**TO BE DONE**:
In the Unicode mailing-list post below, list each character or sequence given as an example after the words "as we have".

A sign/abbreviation for "magister"

Philippe Verdy via Unicode unicode at unicode.org
Fri Nov 2 11:45:58 CDT 2018


Le ven. 2 nov. 2018 à 16:20, Marcel Schneider via Unicode <
unicode at unicode.org> a écrit :

> That seems to me a regression, after the front has moved in favor of
> recognizing Latin script needs preformatted superscript. The use case is
> clear, as we have ª, º, and n° with degree sign, and so on as already
> detailed in long e-mails in this thread and elsewhere. There is no point
> in setting up or maintaining a Unicode policy stating otherwise, as such
> a policy would be inconsistent with longlasting and extremely widespread
> practice.
>

Using variation selectors is only appropriate for these existing
(preencoded) superscript letters ª and º so that they display the
appropriate (underlined or not underlined) glyph. It is not a solution for
creating superscripts on any letters and mark that it should be rendered as
superscript (notably, the base letter to transform into superscript may
also have its own combining diacritics, that must be encoded explicitly,
and if you use the varaition selector, it should allow variation on the
presence or absence of the underline (which must then be encoded explicitly
as a combining character.

**DATA LINES**:
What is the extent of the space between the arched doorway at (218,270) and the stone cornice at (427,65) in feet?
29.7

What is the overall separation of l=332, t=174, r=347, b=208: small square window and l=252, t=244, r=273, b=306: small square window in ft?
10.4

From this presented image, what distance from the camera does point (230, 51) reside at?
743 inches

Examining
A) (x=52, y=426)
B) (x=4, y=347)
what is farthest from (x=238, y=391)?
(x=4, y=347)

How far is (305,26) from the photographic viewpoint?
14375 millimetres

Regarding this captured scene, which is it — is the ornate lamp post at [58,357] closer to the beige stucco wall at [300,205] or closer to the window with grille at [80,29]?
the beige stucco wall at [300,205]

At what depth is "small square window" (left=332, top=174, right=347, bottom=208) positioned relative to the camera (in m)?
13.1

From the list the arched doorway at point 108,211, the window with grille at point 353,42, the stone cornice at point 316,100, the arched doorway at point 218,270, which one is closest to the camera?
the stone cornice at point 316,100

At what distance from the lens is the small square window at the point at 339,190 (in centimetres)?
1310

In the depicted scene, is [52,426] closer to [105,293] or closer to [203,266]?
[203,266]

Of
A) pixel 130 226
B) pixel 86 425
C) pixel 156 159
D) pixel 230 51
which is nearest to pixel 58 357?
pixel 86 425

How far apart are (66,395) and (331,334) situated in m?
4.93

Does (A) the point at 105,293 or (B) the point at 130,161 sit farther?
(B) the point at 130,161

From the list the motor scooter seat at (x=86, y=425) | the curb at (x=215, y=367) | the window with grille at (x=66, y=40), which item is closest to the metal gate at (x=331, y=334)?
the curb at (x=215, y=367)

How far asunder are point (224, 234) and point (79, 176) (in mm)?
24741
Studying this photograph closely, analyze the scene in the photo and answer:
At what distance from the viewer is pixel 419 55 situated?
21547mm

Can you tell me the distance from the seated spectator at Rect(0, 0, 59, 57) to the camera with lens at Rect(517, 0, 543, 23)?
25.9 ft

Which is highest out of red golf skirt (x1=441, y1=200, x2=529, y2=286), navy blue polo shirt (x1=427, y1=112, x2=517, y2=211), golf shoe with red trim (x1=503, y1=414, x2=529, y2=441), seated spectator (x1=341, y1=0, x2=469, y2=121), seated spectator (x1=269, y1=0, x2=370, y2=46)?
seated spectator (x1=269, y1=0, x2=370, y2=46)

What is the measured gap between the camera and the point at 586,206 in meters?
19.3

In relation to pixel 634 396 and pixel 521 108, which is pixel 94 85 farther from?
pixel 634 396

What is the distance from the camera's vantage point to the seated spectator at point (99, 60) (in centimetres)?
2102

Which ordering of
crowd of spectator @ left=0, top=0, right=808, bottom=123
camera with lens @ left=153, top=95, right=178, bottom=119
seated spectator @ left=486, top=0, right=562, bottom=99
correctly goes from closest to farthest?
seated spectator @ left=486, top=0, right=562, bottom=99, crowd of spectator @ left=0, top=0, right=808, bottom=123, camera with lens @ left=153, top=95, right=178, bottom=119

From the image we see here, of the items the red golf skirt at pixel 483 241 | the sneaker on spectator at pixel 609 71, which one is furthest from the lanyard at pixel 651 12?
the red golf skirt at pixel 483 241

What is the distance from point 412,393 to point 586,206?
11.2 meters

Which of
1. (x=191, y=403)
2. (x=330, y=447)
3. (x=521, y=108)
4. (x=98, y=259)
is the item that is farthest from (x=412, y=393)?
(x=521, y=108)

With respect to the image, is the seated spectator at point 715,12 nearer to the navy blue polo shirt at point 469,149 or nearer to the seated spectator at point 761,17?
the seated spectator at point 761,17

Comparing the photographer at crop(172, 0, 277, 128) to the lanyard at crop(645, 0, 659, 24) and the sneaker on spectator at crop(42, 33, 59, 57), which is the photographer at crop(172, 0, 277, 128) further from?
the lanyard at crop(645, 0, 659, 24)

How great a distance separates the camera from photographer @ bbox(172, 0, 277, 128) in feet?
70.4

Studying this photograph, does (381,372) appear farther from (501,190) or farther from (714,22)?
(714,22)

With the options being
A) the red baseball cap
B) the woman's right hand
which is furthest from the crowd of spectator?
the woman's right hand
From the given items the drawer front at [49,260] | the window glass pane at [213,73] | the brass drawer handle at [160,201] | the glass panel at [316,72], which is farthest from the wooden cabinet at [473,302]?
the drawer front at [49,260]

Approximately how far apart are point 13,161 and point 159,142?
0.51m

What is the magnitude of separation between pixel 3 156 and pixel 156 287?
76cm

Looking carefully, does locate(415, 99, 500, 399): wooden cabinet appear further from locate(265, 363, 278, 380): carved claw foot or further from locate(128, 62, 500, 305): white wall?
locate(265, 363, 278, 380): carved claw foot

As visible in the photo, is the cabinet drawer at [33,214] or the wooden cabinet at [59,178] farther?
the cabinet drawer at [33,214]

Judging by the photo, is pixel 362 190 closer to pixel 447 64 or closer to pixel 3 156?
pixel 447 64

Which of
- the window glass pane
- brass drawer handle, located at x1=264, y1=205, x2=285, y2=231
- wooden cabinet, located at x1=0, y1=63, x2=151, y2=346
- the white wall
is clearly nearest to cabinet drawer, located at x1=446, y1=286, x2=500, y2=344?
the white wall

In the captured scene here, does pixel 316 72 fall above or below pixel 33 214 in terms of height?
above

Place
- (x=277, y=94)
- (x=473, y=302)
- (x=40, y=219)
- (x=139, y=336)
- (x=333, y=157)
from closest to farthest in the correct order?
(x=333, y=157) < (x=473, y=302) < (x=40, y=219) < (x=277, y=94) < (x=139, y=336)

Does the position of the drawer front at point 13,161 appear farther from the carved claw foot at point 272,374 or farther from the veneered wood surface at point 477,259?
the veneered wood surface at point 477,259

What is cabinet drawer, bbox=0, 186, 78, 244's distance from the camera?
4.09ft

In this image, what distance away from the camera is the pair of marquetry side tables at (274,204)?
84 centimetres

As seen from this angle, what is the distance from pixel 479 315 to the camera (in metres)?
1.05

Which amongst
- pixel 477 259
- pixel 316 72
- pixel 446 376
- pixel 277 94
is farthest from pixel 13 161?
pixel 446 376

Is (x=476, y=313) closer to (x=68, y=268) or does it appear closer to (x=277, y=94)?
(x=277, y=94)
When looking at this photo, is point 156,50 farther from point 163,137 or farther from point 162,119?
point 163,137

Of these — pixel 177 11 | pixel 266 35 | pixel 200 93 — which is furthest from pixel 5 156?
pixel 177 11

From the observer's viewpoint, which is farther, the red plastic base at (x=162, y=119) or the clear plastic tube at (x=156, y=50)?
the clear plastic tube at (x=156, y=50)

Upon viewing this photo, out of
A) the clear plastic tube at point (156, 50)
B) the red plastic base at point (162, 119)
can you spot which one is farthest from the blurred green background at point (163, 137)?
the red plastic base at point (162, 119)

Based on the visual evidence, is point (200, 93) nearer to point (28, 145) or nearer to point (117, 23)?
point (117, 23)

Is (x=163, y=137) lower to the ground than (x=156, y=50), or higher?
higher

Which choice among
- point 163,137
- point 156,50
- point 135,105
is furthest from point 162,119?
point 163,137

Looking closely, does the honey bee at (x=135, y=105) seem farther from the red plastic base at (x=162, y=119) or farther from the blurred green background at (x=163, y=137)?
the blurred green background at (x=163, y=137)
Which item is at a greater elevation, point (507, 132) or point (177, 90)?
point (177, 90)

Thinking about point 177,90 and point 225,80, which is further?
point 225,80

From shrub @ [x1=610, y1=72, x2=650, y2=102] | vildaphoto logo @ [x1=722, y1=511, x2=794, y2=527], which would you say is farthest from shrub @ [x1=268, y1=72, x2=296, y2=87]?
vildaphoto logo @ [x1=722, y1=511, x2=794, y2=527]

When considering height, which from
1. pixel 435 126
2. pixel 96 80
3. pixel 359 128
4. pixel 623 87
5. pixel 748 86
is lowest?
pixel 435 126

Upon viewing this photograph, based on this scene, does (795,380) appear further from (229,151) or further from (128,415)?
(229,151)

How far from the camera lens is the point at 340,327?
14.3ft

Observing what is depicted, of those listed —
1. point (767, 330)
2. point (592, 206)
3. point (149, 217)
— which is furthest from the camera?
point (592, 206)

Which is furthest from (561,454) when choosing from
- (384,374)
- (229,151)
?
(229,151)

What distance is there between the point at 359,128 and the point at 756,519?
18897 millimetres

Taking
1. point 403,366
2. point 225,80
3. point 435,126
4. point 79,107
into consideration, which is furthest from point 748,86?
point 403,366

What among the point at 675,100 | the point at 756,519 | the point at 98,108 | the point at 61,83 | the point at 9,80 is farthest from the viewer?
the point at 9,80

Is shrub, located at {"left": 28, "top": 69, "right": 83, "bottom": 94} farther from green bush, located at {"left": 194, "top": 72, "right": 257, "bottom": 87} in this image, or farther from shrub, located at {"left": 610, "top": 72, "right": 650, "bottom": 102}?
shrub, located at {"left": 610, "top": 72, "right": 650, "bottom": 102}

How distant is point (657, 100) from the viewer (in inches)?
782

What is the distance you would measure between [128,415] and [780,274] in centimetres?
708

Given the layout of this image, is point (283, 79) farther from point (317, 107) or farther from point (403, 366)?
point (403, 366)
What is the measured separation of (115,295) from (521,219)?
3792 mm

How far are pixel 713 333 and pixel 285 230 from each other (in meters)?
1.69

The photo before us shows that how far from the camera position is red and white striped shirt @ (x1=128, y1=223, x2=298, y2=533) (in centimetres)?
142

**EXERCISE RESULT**:
- ª
- º
- n° (written with the degree sign)